OR WAIT null SECS
A comparison of pooled phase 3 data showed patients treated with the IL-17A inhibitor fared better than those on ustekinumab, without influence from their PsA status.
Comorbid psoriatic arthritis (PsA) may not influence the treatment of plaque psoriasis with systemic therapy secukinumab, according to new findings.
In new data presented at the American Academy of Dermatology (AAD) Virtual Meeting Experience this weekend, investigators assessing pooled outcomes from the phase 3 CLEAR and CLARITY trials observed that patients with moderate to severe plaque psoriasis treated with secukinumab fared better than those treated with ustekinumab, regardless of baseline PsA status.
The findings, from Jerry Bagel, MD, of the Psoriasis Treatment Center of Central New Jersey, is a positive indication for the approximate 30% of psoriasis patients with comorbid PsA who may be eligible for treatment with the interleukin 17A (IL-17A) inhibitor.

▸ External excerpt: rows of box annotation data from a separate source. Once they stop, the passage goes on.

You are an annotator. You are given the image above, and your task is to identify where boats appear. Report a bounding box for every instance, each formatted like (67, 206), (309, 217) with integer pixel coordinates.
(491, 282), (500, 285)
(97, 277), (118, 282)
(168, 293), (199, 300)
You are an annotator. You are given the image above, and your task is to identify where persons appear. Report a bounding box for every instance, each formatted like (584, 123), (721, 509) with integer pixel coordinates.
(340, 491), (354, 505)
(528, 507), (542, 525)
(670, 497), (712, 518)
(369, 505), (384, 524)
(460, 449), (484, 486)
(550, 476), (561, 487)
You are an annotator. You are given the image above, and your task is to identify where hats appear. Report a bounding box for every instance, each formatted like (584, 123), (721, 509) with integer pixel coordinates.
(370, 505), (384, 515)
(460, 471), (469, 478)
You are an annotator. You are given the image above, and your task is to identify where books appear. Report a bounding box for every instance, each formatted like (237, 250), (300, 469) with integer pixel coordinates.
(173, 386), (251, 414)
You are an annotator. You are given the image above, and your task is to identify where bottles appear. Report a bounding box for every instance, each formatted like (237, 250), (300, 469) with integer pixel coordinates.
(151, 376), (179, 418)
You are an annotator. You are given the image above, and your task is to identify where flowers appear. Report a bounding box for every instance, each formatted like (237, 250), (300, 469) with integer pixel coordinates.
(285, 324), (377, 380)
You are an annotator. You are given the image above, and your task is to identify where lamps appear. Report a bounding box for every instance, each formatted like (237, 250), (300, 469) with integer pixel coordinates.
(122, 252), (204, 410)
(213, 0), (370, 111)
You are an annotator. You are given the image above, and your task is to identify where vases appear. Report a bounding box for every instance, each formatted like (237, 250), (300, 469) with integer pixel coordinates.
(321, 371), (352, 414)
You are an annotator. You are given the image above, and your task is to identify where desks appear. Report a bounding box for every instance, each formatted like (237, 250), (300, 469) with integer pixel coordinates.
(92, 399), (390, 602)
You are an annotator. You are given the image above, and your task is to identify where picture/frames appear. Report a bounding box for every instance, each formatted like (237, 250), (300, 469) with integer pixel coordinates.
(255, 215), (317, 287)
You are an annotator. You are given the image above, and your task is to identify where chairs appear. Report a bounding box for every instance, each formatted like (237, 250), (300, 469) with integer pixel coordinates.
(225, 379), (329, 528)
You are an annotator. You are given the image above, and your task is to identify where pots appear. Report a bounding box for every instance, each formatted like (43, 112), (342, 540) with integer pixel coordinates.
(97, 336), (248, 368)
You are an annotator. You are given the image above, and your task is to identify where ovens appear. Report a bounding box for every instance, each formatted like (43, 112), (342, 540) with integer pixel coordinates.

Bagel and colleagues assessed treatment arm differences for CLEAR and CLARITY patient outcomes in Psoriasis Area Severity Index (PASI) 75/90/100 and Investigator’s Global Assessment (IGA) 0-1 at 52 weeks.
The 2 trials originally sought to compare such psoriasis outcomes and treatment-related safety in patients with moderate to severe disease treated with either 300 mg secukinumab or ustekinumab.
The new assessment of the pooled data took into consideration the prevalence of rheumatologist-confirmed PsA at baseline, with treatment arm differences assessed via logistic regression analysis with nonresponder imputation.
Among the 1778 assessed patients, 346 (19.5%) had baseline PsA. Patients with both psoriasis and PsA were generally older, more likely to be female, and with more instances of prior systemic and/or biologic therapy use. Additionally, their time since psoriasis diagnosis had been longer than those without PsA.
Investigators observed that patients treated with secukinumab were more likely to achieve PASI 75/90/100 responses and IGA improvement at 52 weeks than those administered usetkinumab, regardless of their PsA status.Secukinumab-treated patients with and without PsA reported consistent rates of PASI 90 (72.1% vs 71.2%), PASI 100 (32.5% vs 33.7%), and IGA 0 or 1 (70.4% vs 74.6%; P <.005).
Among ustekinumab-treated patients with and without PsA, PASI 90 (52.1% vs 59.8%), PASI 100 (32.5% vs 33.7%), and IGA 0 or 1 (48.5% vs 61.2%) rates were more favorable to patients with lone psoriasis at baseline (P <.005).
Regarding safety, investigators observed a similar of adverse event frequencies across all treatment arms stratified by patient PsA status at baseline.
The team concluded that the IL-17A inhibitor therapy was associated with improved psoriasis marks without difference in consideration to the often prevalent comorbidity of psoriatic arthritis, versus ustekinumab.
“Secukinumab treatment improved skin psoriasis signs to a greater extent than ustekinumab, regardless of presence or absence of PsA at baseline,” they wrote.
The study, “Presence of Psoriatic Arthritis Has No Impact on the Clinical Efficacy and Safety of Secukinumab in Patients With Psoriasis: Pooled Analysis of the Phase 3 CLEAR and CLARITY Trials,” was presented at AAD VMX.